Pada hari-hari seperti ini, saya berterima kasih atas ungkapan tangan pendek "Saya kehabisan sendok." (Jika Anda belum melakukannya, baca postingan "Spoon Theory" asli oleh Christine Miserandino !)
“Teori Sendok” adalah analogi hebat yang dibuat untuk menggambarkan hidup dengan penyakit kronis (Lupus), dan bagaimana setiap tugas kecil yang normal bagi kebanyakan orang menghabiskan satu sendok (energi) hingga tidak ada lagi yang tersisa. Saya pikir itu tertangkap karena itu (1) metafora sederhana, tetapi juga (2) berlaku untuk hal-hal lain, seperti kesehatan mental dan kesejahteraan.
Pada hari-hari seperti hari ini, hanya dengan mengatakan "Saya kehabisan sendok" adalah kode yang bagus untuk menandakan bahwa: ' Saya butuh ruang. Saya perlu mundur. Saya perlu ditinggal sendirian. Saya perlu istirahat dan memulihkan tenaga.'
Tapi kemana perginya sendok itu?
II.
Keindahan analogi sendok adalah Anda belajar untuk mengenali, dan berbagi, hal-hal yang menghilangkan sendok - hal-hal yang menghabiskan banyak energi Anda.
Sebagian besar interaksi mengambil satu sendok di sini, atau satu sendok di sana — terkadang beberapa sendok.
Kemudian…
Ada interaksi abnormal (dan mudah-mudahan jarang) yang menjangkau dan mengambil segenggam penuh sendok sekaligus. Dua menit dalam pertukaran yang tajam dapat menguras Anda dengan cara yang tidak dilakukan oleh berjam-jam aktivitas dan interaksi lainnya. Atau mungkin orang tertentu (saya telah menggunakan istilah ' vampir energi ') yang dengungnya yang tak henti-hentinya menyedot energi Anda pada tingkat yang eksponensial. Saat-saat ini membuat Anda tiba-tiba dan kehabisan tenaga, tidak yakin mengapa. Ini mungkin jam 10 pagi dan Anda mendapati diri Anda tidak memiliki energi lagi untuk sisa hari itu. Seperti, kelelahan.

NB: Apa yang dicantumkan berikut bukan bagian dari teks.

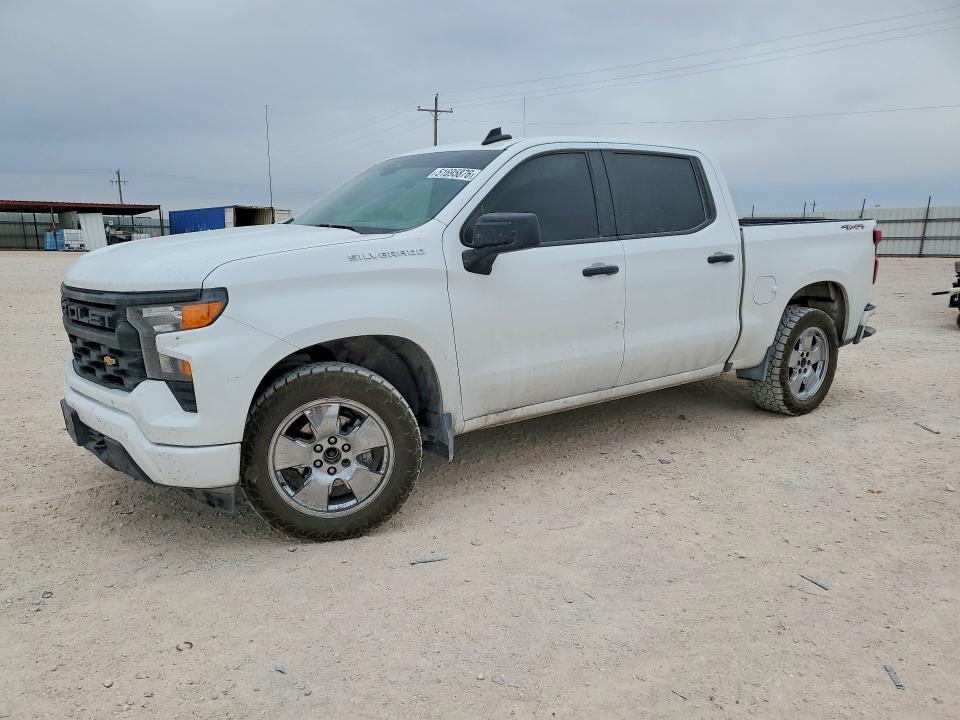 2024 Chevrolet Silverado K1500 Custom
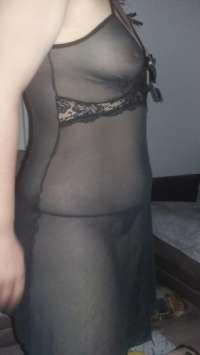 Mersin’in Cazibe Merkezi: Sakin, Fit Vücutlu Mezitli Escort Bayan – Siyah Saçlı, 63kg ve 1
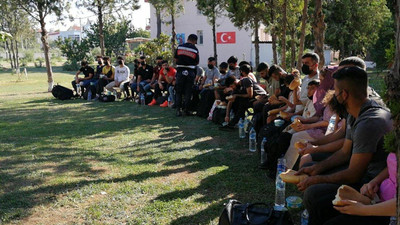 İzmir’de 278 kaçak göçmen ile 4 organizatör yakalandı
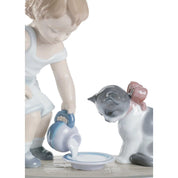 Kitty's Breakfast Time Figurine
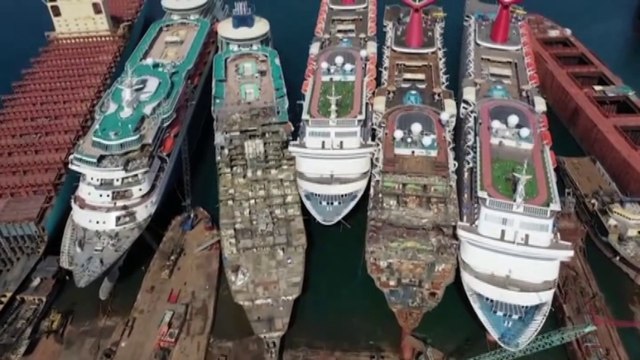 Covid-19: Des navires de croisière détruits en Turquie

Pada saat-saat seperti ini, hanya menyadari bahwa saya mungkin tidak memiliki apa yang diperlukan untuk menjadi versi terbaik dari diri saya, bahwa ini bukan masalah kemauan dan ketekunan, tetapi salah satu kebutuhan untuk mundur dan mengisi ulang (dan menghindari interaksi yang akan saya lakukan). penyesalan), itu… membebaskan? Dalam hal ini, mengendalikan bagaimana saya merespons berarti pergi . Dan tidak apa-apa. Besok adalah hari baru.
Bagaimanapun, saya suka memiliki metafora sendok ini; itu adalah singkatan yang sederhana dan brilian untuk apa yang sebenarnya merupakan jalinan perasaan sulit yang cukup rumit. Mungkin Anda juga akan merasakan manfaatnya?